[Scene question records]
....................

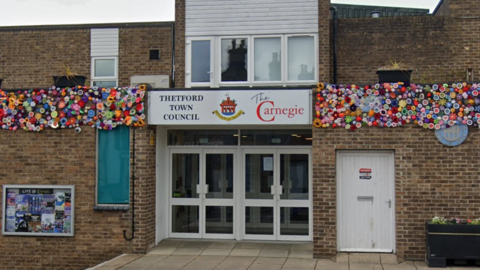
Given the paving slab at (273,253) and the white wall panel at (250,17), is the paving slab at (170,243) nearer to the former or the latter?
the paving slab at (273,253)

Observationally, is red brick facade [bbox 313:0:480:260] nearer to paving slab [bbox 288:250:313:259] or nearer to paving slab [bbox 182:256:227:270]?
paving slab [bbox 288:250:313:259]

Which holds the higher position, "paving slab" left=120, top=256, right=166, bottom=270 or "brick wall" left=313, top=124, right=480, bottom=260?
→ "brick wall" left=313, top=124, right=480, bottom=260

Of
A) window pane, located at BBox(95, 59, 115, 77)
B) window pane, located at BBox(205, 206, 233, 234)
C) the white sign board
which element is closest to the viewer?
the white sign board

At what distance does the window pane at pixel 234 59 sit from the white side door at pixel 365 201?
3338 millimetres

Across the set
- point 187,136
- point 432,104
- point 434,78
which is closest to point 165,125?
point 187,136

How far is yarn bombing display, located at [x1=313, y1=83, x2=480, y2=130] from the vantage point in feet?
34.6

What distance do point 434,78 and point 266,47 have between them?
4.30 m

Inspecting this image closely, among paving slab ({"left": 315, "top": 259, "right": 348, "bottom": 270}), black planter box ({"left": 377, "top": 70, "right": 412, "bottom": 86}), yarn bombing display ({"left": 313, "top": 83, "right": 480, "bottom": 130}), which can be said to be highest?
black planter box ({"left": 377, "top": 70, "right": 412, "bottom": 86})

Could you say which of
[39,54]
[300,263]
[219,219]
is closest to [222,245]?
[219,219]

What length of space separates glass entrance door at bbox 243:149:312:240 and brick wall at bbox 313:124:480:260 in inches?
58.7

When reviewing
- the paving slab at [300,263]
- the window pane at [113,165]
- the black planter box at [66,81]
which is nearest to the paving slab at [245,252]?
the paving slab at [300,263]

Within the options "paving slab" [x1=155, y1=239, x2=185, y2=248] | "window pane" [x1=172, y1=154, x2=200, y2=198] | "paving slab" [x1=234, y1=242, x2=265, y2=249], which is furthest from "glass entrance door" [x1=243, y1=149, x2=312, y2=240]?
"paving slab" [x1=155, y1=239, x2=185, y2=248]

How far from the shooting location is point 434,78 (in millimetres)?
13648

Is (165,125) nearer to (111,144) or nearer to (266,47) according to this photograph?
(111,144)
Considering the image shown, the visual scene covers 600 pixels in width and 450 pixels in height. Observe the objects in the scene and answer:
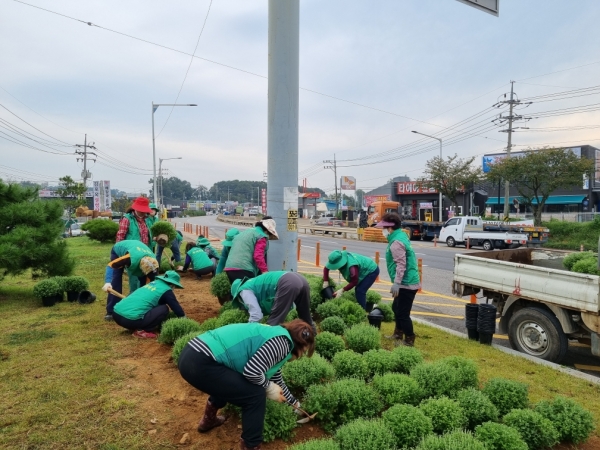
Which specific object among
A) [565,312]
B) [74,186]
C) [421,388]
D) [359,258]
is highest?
[74,186]

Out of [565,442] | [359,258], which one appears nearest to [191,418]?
[565,442]

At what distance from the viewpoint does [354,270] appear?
6520 millimetres

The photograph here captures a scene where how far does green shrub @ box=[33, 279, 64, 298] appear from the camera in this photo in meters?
7.61

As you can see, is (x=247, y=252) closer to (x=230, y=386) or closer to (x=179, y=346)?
(x=179, y=346)

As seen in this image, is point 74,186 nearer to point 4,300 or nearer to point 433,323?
point 4,300

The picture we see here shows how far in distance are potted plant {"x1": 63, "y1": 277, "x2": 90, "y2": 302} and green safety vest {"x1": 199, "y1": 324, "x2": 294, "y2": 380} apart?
595 centimetres

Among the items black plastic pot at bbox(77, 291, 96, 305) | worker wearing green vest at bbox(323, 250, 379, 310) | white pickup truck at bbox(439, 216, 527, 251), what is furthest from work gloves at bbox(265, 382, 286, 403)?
white pickup truck at bbox(439, 216, 527, 251)

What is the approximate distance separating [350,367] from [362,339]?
0.80 meters

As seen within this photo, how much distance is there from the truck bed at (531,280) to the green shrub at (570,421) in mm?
1904

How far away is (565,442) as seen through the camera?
11.8 ft

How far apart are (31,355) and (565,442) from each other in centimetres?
547

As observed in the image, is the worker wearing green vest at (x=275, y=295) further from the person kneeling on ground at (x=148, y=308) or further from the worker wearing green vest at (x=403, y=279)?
the worker wearing green vest at (x=403, y=279)

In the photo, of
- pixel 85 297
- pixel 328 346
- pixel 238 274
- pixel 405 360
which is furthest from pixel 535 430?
pixel 85 297

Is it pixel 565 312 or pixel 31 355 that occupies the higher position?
pixel 565 312
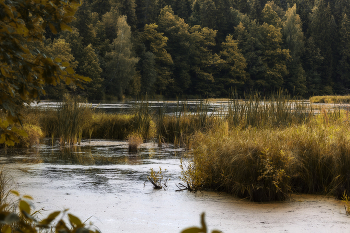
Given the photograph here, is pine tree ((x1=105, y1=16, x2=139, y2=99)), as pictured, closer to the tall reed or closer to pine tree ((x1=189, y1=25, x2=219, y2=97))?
pine tree ((x1=189, y1=25, x2=219, y2=97))

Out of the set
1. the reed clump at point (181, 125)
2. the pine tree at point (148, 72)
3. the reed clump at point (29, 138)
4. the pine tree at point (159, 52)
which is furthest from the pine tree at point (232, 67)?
the reed clump at point (29, 138)

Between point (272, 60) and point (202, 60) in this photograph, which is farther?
point (272, 60)

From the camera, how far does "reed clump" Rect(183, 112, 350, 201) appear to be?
7008mm

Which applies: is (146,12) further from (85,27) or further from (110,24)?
(85,27)

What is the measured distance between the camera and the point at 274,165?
6961 mm

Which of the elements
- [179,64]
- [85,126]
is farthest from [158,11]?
[85,126]

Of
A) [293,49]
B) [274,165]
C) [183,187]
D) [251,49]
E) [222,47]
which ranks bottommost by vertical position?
[183,187]

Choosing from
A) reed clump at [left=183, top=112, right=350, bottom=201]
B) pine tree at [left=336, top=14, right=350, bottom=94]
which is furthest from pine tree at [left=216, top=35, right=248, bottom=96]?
reed clump at [left=183, top=112, right=350, bottom=201]

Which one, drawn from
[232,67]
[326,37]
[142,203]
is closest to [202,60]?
[232,67]

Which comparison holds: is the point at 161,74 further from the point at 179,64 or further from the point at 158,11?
the point at 158,11

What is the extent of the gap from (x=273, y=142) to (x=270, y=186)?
2.68ft

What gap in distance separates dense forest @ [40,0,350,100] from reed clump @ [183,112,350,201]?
5280 centimetres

....................

▸ GIVEN INSTRUCTION
Copy every line of the material above word for word, but omit the pictures.

▸ FINISHED EXERCISE
Given the paving slab at (273,253) and the white wall panel at (250,17), is the paving slab at (170,243) nearer to the former or the latter?
the paving slab at (273,253)

Observationally, is red brick facade [bbox 313:0:480:260] nearer to paving slab [bbox 288:250:313:259] or nearer to paving slab [bbox 182:256:227:270]?
paving slab [bbox 288:250:313:259]

Which holds the higher position, "paving slab" left=120, top=256, right=166, bottom=270 or "brick wall" left=313, top=124, right=480, bottom=260?
→ "brick wall" left=313, top=124, right=480, bottom=260

Of
A) window pane, located at BBox(95, 59, 115, 77)
B) window pane, located at BBox(205, 206, 233, 234)
C) the white sign board
which element is closest to the viewer?
the white sign board

At what distance does the window pane at pixel 234 59 sit from the white side door at pixel 365 201?
3338 millimetres

Across the set
- point 187,136
- point 432,104
- point 434,78
which is closest to point 165,125?
point 187,136

How far is yarn bombing display, located at [x1=313, y1=83, x2=480, y2=130] from the vantage point in feet?
34.6

What distance do point 434,78 and point 266,47 have between them?
4.30 m

Inspecting this image closely, among paving slab ({"left": 315, "top": 259, "right": 348, "bottom": 270}), black planter box ({"left": 377, "top": 70, "right": 412, "bottom": 86}), yarn bombing display ({"left": 313, "top": 83, "right": 480, "bottom": 130}), which can be said to be highest?
black planter box ({"left": 377, "top": 70, "right": 412, "bottom": 86})

Could you say which of
[39,54]
[300,263]
[219,219]
is closest to [222,245]?
[219,219]

What length of space separates glass entrance door at bbox 243:149:312:240 and brick wall at bbox 313:124:480:260 in inches?
58.7

When reviewing
- the paving slab at [300,263]
- the window pane at [113,165]
- the black planter box at [66,81]
which is nearest to the paving slab at [245,252]?
the paving slab at [300,263]

Within the options "paving slab" [x1=155, y1=239, x2=185, y2=248] | "window pane" [x1=172, y1=154, x2=200, y2=198] | "paving slab" [x1=234, y1=242, x2=265, y2=249], which is furthest from "glass entrance door" [x1=243, y1=149, x2=312, y2=240]?
"paving slab" [x1=155, y1=239, x2=185, y2=248]

How far from the shooting location is point 434,78 (in millimetres)?
13648

Is (165,125) nearer to (111,144) or nearer to (266,47) according to this photograph?
(111,144)
Considering the image shown, the visual scene covers 600 pixels in width and 450 pixels in height. Observe the objects in the scene and answer:
Which specific object among
A) [565,312]
B) [74,186]
C) [421,388]
D) [359,258]
is highest?
[74,186]

Out of [565,442] | [359,258], which one appears nearest to [191,418]?
[565,442]

At what distance from the viewpoint does [354,270] appear?
6520 millimetres

The photograph here captures a scene where how far does green shrub @ box=[33, 279, 64, 298] appear from the camera in this photo in meters?
7.61

As you can see, is (x=247, y=252) closer to (x=230, y=386) or closer to (x=179, y=346)?
(x=179, y=346)

As seen in this image, is point 74,186 nearer to point 4,300 or nearer to point 433,323?
point 4,300

The picture we see here shows how far in distance are potted plant {"x1": 63, "y1": 277, "x2": 90, "y2": 302} and green safety vest {"x1": 199, "y1": 324, "x2": 294, "y2": 380} apart?
595 centimetres

Among the items black plastic pot at bbox(77, 291, 96, 305) | worker wearing green vest at bbox(323, 250, 379, 310) | white pickup truck at bbox(439, 216, 527, 251), what is furthest from work gloves at bbox(265, 382, 286, 403)?
white pickup truck at bbox(439, 216, 527, 251)

What is the approximate distance separating [350,367] from [362,339]?
0.80 meters

As seen within this photo, how much distance is there from the truck bed at (531,280) to the green shrub at (570,421) in mm?
1904

How far away is (565,442) as seen through the camera?
11.8 ft

How far apart are (31,355) and (565,442) from each other in centimetres?
547

As observed in the image, is the worker wearing green vest at (x=275, y=295) further from the person kneeling on ground at (x=148, y=308) or further from the worker wearing green vest at (x=403, y=279)?
the worker wearing green vest at (x=403, y=279)

In the photo, of
- pixel 85 297
- pixel 328 346
- pixel 238 274
- pixel 405 360
which is furthest from pixel 535 430?
pixel 85 297

Is it pixel 565 312 or pixel 31 355 that occupies the higher position?
pixel 565 312
Given the photograph here, is pine tree ((x1=105, y1=16, x2=139, y2=99)), as pictured, closer to the tall reed or closer to pine tree ((x1=189, y1=25, x2=219, y2=97))?
pine tree ((x1=189, y1=25, x2=219, y2=97))

Out of the set
1. the reed clump at point (181, 125)
2. the pine tree at point (148, 72)
3. the reed clump at point (29, 138)
4. the pine tree at point (159, 52)
which is furthest from the pine tree at point (232, 67)?
the reed clump at point (29, 138)

Between point (272, 60) and point (202, 60) in this photograph, which is farther?
point (272, 60)

From the camera, how far does "reed clump" Rect(183, 112, 350, 201) appear to be?
7008mm

Which applies: is (146,12) further from (85,27) or further from (110,24)?
(85,27)

What is the measured distance between the camera and the point at 274,165?
6961 mm

Which of the elements
- [179,64]
- [85,126]
is farthest from [158,11]?
[85,126]

Of
A) [293,49]
B) [274,165]
C) [183,187]
D) [251,49]
E) [222,47]
which ranks bottommost by vertical position?
[183,187]

Choosing from
A) reed clump at [left=183, top=112, right=350, bottom=201]
B) pine tree at [left=336, top=14, right=350, bottom=94]
which is furthest from pine tree at [left=216, top=35, right=248, bottom=96]?
reed clump at [left=183, top=112, right=350, bottom=201]

Which one, drawn from
[232,67]
[326,37]
[142,203]
is closest to [202,60]?
[232,67]

Which comparison holds: is the point at 161,74 further from the point at 179,64 or further from the point at 158,11?
the point at 158,11

What is the extent of the gap from (x=273, y=142) to (x=270, y=186)?
2.68ft

What gap in distance separates dense forest @ [40,0,350,100] from reed clump @ [183,112,350,201]?
5280 centimetres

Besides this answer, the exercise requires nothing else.